This showed the prices that show up in the ThinkorSwim client, so that's not it.
I could look at information on the wheat sold in several different locations, which is not what I'm looking for. Then again, I apparently don't understand how any of this works. I looked at some of the data on this site and am not sure what I'm looking at or if it is helpful at all.
Would it not make sense to have an average sale price for all wheat per bushel? That would be the average price at which, say, a December contract is going to close at.
It displays the wheat prices from various locations, but does not say which price corresponds to which contract. Again, I am not sure what to make of that data.
If anyone knows anything about how this all works, I'm quite curious and very baffled. Not only do I not understand, but I'm not sure what questions to ask or where to look to find the explanations I need.
First,there are multiple grain producers , selling their crops at different times in the futures market. Second, one producer doesn't necessarily sell all his wheat at one expiry and doesn't necessarily sell everything based on a forward contract( but on the cash market too ).It's a market ... Multiple parties trading at multiple times for multiple reasons...
If the trade actually took place in the futures market, be it in the pit or electronically, the transaction will get printed. It should show in the T&S window.
Anyway, this sounds more like options than futures. Technically, I can give you a small premium (call it a goodwill gesture) in advance to pay $4 per bushel in June, even if wheat might trade above $4. You keep the premium no matter what and I have the right to either buy or simply walk away if I choose. This is options.
BTW how do you know $4 will be the settled price for June contract?

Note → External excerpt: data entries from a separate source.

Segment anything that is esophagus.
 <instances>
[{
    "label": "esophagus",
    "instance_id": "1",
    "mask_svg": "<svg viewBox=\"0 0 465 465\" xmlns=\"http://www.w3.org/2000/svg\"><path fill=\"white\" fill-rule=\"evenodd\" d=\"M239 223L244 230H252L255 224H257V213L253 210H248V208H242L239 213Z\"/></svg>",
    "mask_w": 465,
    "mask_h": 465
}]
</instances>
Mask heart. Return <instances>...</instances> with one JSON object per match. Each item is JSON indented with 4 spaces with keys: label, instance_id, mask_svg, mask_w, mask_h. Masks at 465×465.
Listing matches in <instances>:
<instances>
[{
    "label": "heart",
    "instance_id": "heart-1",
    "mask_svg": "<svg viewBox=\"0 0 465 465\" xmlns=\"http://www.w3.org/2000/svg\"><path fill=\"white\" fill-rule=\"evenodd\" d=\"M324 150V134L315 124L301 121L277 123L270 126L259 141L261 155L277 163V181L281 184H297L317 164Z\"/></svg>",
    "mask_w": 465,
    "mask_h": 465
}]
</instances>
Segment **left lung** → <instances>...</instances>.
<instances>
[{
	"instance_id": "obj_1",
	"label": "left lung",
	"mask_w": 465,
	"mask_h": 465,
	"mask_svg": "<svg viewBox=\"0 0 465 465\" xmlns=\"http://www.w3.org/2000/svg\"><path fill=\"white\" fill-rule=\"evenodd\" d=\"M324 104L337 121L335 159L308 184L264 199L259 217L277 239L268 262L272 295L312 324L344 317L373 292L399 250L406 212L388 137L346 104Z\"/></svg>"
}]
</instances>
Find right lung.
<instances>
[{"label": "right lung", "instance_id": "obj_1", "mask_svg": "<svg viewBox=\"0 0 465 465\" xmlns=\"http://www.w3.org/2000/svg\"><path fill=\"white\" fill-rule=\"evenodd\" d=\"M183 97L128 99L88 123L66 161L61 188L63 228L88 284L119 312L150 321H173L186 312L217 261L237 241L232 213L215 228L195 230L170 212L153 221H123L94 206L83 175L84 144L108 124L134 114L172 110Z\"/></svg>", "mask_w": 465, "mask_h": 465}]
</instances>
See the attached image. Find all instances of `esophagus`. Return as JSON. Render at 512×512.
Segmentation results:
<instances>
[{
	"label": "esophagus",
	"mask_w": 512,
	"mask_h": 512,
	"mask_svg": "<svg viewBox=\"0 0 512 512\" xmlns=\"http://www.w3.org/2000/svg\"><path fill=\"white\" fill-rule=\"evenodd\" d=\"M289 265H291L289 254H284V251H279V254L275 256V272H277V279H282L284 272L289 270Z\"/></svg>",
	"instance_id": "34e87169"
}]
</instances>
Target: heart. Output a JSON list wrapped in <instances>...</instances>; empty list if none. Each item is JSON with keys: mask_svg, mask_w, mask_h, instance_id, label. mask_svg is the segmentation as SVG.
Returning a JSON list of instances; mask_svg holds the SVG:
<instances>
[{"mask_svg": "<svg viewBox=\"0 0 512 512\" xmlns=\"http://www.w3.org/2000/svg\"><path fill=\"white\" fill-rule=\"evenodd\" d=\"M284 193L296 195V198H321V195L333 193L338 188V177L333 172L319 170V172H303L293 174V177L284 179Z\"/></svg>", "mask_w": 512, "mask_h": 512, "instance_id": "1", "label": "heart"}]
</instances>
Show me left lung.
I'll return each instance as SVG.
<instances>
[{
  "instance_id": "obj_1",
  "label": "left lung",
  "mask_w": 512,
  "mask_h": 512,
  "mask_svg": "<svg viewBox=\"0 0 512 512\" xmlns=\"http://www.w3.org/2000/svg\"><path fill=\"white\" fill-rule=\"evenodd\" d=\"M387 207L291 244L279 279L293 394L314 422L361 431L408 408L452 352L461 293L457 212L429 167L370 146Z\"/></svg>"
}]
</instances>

$4 is a purely hypothetical price. I'm just trying to understand how the market works.
First,there are multiple grain producers , trading at different times in the futures market. One producer doesn't necessarily sell all his wheat at one expiry and doesn't necessarily sell everything based on a forward contract.It's a market ... Multiple parties trading at multiple times for multiple reasons...
Okay, say we have grain producers A, B, and C. They are looking to make contracts for December 2013 Wheat for a certain portion of their grain.
A sets his contract at $5 per bushel, B at $6, and C at $7. So, the average price between the producers is $6 per bushel.
Is that more realistic? Or would a single grain producer set hundreds or thousands of contracts at various prices for the December '13 contract? Even so, one could average those prices and still arrive at the "Average Contract Expiration Price". Wouldn't such a price be immensely useful, especially as the expiration date of a contract approaches?